A 2011 report on whether or not Wisconsin’s BadgerCare’s coverage of childless adults affected their utilization of services concluded that people in a sample of about 10,000 very low income childless Milwaukee adults increased their total emergency department visits by 39 percent when they were newly enrolled in Medicaid coverage.
Seventeen percent of visits resulted in a hospital admission before Medicaid was expanded to cover the group. After expansion, 9.5 percent of emergency department visits resulted in a hospital admission.
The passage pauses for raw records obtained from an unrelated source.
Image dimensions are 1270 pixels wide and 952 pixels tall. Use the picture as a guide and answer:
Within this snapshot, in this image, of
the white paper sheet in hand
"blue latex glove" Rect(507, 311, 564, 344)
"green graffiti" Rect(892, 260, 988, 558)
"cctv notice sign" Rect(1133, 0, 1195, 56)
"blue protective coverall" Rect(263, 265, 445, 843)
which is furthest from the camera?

The report spins this like it was a good outcome: “This significant 45% decline is notable in that Wisconsin Medicaid payment policy considers an ED visit ‘appropriate’ when it results in a hospital admission.” Later on, the report reminded readers that “the percentage of hospital admissions from the emergency department declined dramatically.”
This is playing games with arithmetic — Table 2 shows that the number of emergency department visits considered unavoidable, or not treatable by primary care, did not change significantly. Sixty-two percent of the increased visits were from patients with non-emergent conditions, while 38 percent were from increased accidents and similar events. The number of injuries, presumably another unavoidable reason to go to the emergency department, was unaccountably grouped with visits due to excessive alcohol and drug consumption.
When overall visits increase but unavoidable visits stay the same, unavoidable visits as a percentage of the total will decrease. This provides little support for the proposition that Medicaid expansion reduces hospital admissions from the emergency department.